Right now, AG2 Beta is especially strong for single-agent applications and integrations. That is deliberate.

We want to make the most common real-world cases easy first:

  • one reusable agent
  • one conversation stream per user or session
  • optional persistence and memory tools when the application needs them

That model is already enough to power ambient assistants, bots, web co-pilots, and background workers in a clean way.

Note

Ready for multi-agent workflows? They're on the way, but you can start experimenting with Beta agents in existing AG2 workflows right now. Beta agents can be converted to ConversableAgents using as_conversable(). This allows them to be used in existing group chats, sequential workflows, and with handoffs. See AG2 Compatibility for the current integration path.

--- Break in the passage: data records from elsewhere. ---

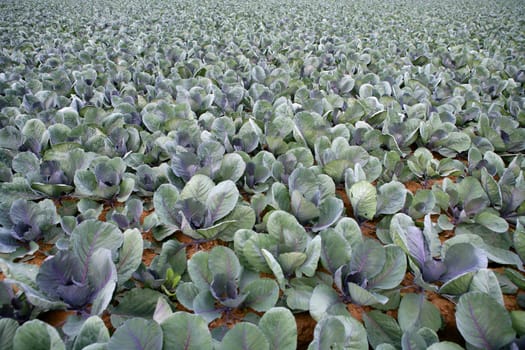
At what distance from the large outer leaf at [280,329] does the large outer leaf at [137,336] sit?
0.88 feet

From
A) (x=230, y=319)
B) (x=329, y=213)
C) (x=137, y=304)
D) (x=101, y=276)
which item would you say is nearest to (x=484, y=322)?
(x=329, y=213)

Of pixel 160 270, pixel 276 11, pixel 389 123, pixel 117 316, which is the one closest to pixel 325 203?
pixel 160 270

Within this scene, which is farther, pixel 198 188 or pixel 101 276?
pixel 198 188

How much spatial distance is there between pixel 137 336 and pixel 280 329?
1.16 feet

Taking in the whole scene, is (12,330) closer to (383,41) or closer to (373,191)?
(373,191)

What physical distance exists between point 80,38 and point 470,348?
545 centimetres

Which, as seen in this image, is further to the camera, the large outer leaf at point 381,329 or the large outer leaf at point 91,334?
the large outer leaf at point 381,329

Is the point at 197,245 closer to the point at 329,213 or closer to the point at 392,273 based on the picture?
the point at 329,213

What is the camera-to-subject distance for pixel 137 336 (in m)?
0.90

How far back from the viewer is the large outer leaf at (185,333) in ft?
3.11

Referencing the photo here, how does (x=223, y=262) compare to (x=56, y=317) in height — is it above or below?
above

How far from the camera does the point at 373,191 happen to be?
1.53 meters

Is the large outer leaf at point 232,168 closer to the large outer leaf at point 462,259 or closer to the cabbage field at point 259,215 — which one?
the cabbage field at point 259,215

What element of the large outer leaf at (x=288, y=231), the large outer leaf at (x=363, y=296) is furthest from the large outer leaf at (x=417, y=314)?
the large outer leaf at (x=288, y=231)
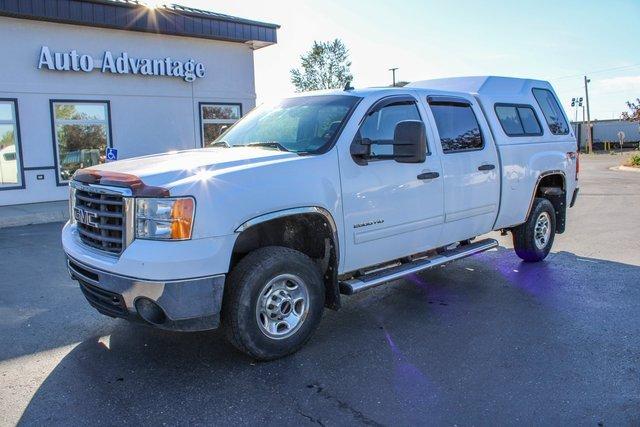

You can introduce new agents from the Beta API right into your current AG2 chat topologies.

Try AG2 Beta#

AG2 Beta is available today inside the ag2 package. Just pip install ag2 like you already do and check out the docs.

Here's a suggested mental model to get started:

  1. Define one reusable agent
  2. Create a new MemoryStream for each conversation
  3. Pass the same stream back into each new turn
  4. Add persistence only where your application actually needs it

It's a small API shift, but it unlocks a strong foundation for real-world systems.

If your current agent application needs isolated conversations, concurrent users, or lightweight long-term memory, give AG2 Beta a try!